Jimmy’s sad little smile was very tender.
“You didn’t do so awfully much, you know, Jane,” he said.
“But I felt everything,” said Jane soberly, “I think it’s not so much what you do that matters, as what you feel. What I felt is somehow what I can’t tell Stephen. I’ve never had a secret before, Jimmy. I’ve never had anything I couldn’t tell the world. I hope—I hope you’ll feel that way about Agnes. For I really feel about Agnes just the way I do about Stephen.”
“I’m not going back to Agnes,” said Jimmy suddenly.
Jane stared at him in horror.
“You’re not—going back—to Agnes?” she faltered.
“Did you think I could?” said Jimmy harshly.
“Why not?” asked Jane. Her eyes searched his. Suddenly her mouth began to tremble. “Why not—if I can—stay with Stephen?”
“Oh—my darling!” breathed Jimmy.
“You must go back to her, Jimmy,” said Jane. “Don’t you see—if you don’t, I’ll have ruined her life just as if I’d gone away with you?”
“I can’t go back to her,” said Jimmy. He stood up suddenly and took a few steps across the terrace, then turned to look at her again. “No, Jane. If you won’t come with me, I’m going without you. I’m going to see the world before I die, I’m going West—out to the coast—to sail on the first boat I can catch for the Orient. I don’t know just how I’ll manage it, but I’ll work my way somehow.”
“But you’ll come back?” said Jane. She rose as she spoke and walked anxiously over to him. “You’ll have to come back, you know.”
“Oh—I suppose one always comes back,” said Jimmy uncertainly. “I’ll probably die in East St. Louis.”
“But before you die,” urged Jane, attempting a shaky little smile, “before you die, you will come back to Agnes?”
“Well—nothing’s impossible,” said Jimmy. He looked moodily down at her. “Except, apparently, one thing.”
“When are you leaving?” asked Jane.
“Tomorrow, perhaps. It’s Saturday, you know. I need my last paycheck.”
“Then this is goodbye?” They were strolling, now, side by side, back to the terrace doors.
“I guess it is, Jane. Considering how you feel.”
He opened the door for her and they crossed the living-room in silence. He picked up his hat from the hall table and stood looking down at her by the front door.
“Do you want me to kiss you goodbye?” said Jimmy.

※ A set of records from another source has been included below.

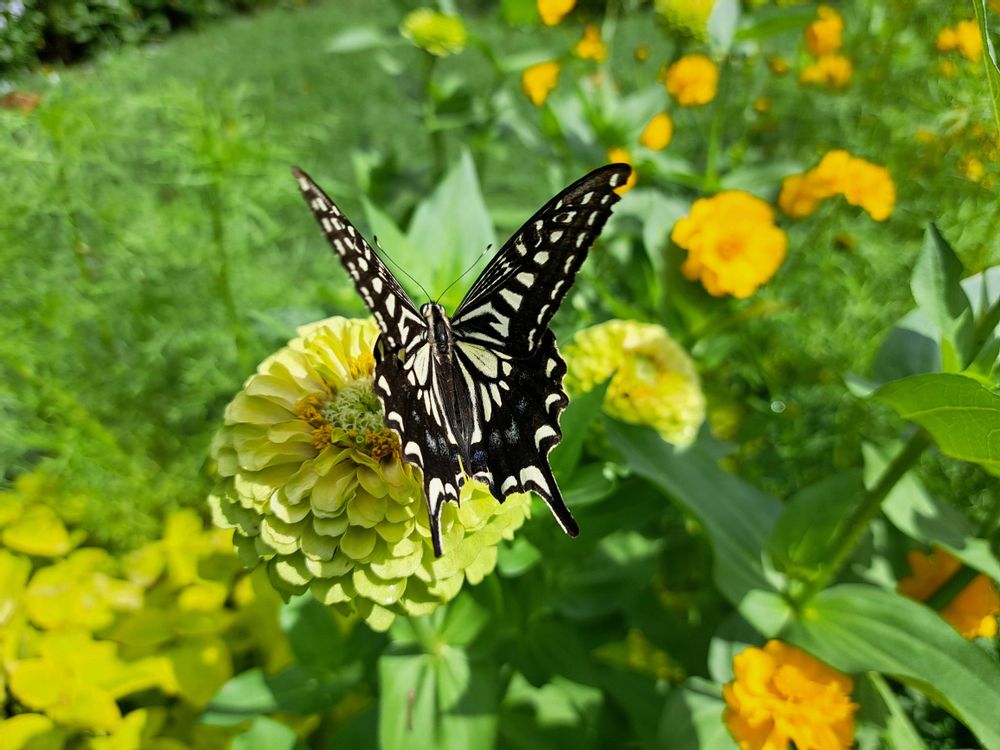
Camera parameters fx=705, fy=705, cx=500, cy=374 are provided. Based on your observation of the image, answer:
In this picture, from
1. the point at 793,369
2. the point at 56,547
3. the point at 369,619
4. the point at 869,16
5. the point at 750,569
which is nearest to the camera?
the point at 369,619

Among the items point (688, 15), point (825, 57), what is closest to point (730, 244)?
point (688, 15)

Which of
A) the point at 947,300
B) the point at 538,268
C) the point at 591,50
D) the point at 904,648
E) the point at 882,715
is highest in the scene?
the point at 591,50

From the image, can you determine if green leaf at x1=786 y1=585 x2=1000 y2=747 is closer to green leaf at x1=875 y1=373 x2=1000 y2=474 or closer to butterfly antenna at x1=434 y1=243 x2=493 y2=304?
green leaf at x1=875 y1=373 x2=1000 y2=474

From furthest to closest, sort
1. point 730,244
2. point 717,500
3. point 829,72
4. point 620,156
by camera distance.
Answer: point 829,72 → point 620,156 → point 730,244 → point 717,500

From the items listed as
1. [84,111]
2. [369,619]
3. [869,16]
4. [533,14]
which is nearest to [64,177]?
[84,111]

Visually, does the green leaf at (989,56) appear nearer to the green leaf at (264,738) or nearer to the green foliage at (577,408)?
the green foliage at (577,408)

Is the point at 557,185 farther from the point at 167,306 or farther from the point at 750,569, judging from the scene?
the point at 750,569

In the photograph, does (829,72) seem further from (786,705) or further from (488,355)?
(786,705)
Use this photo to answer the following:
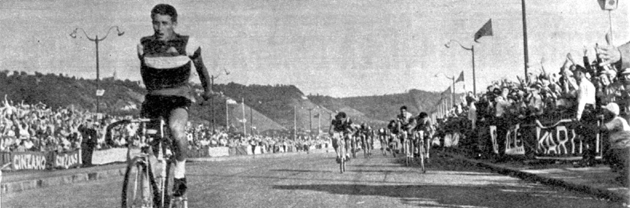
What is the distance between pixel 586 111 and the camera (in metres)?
17.8

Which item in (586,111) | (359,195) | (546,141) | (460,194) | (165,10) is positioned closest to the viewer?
(165,10)

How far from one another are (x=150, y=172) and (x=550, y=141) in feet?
47.9

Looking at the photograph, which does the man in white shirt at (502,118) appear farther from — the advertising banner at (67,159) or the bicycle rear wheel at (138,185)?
the bicycle rear wheel at (138,185)

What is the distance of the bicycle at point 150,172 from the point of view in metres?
6.88

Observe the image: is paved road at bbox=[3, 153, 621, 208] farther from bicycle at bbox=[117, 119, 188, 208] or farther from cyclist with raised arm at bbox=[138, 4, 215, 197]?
cyclist with raised arm at bbox=[138, 4, 215, 197]

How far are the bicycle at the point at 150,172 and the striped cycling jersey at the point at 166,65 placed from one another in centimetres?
34

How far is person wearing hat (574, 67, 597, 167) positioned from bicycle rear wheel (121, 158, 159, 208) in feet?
38.3

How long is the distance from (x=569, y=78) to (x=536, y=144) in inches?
87.4

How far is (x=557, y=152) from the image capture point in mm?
19766

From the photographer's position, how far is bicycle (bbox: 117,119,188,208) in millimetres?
6883

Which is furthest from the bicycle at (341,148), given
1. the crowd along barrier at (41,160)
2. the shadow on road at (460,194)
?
the crowd along barrier at (41,160)

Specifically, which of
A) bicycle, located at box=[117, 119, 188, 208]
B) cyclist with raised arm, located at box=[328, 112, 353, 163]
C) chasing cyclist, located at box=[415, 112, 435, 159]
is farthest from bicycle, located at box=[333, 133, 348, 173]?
bicycle, located at box=[117, 119, 188, 208]

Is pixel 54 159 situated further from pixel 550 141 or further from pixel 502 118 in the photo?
pixel 550 141

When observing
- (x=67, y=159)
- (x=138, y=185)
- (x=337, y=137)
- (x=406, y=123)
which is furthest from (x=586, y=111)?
(x=67, y=159)
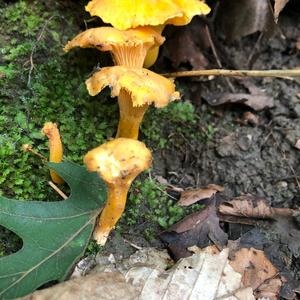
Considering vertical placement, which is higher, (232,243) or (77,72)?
(77,72)

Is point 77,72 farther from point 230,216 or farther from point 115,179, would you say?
point 230,216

Jane shook her head. Two great tears that were trembling on her lashes rolled down her cheeks. She ignored them proudly.
“Well—I’m going to do it anyway!” said Jimmy. He caught her roughly in his arms. In the ecstasy of that embrace, Jane knew that she was crying wildly. Suddenly, he put her from him. Without a word of farewell, he had opened the door and was gone. Jane leaned helplessly against its panels, exhausted by emotion. Suddenly she turned and ran rapidly up the stairs to the window on the landing. But she was too late. The gravel road was empty. Jimmy had disappeared around the bushes at the entrance of the drive.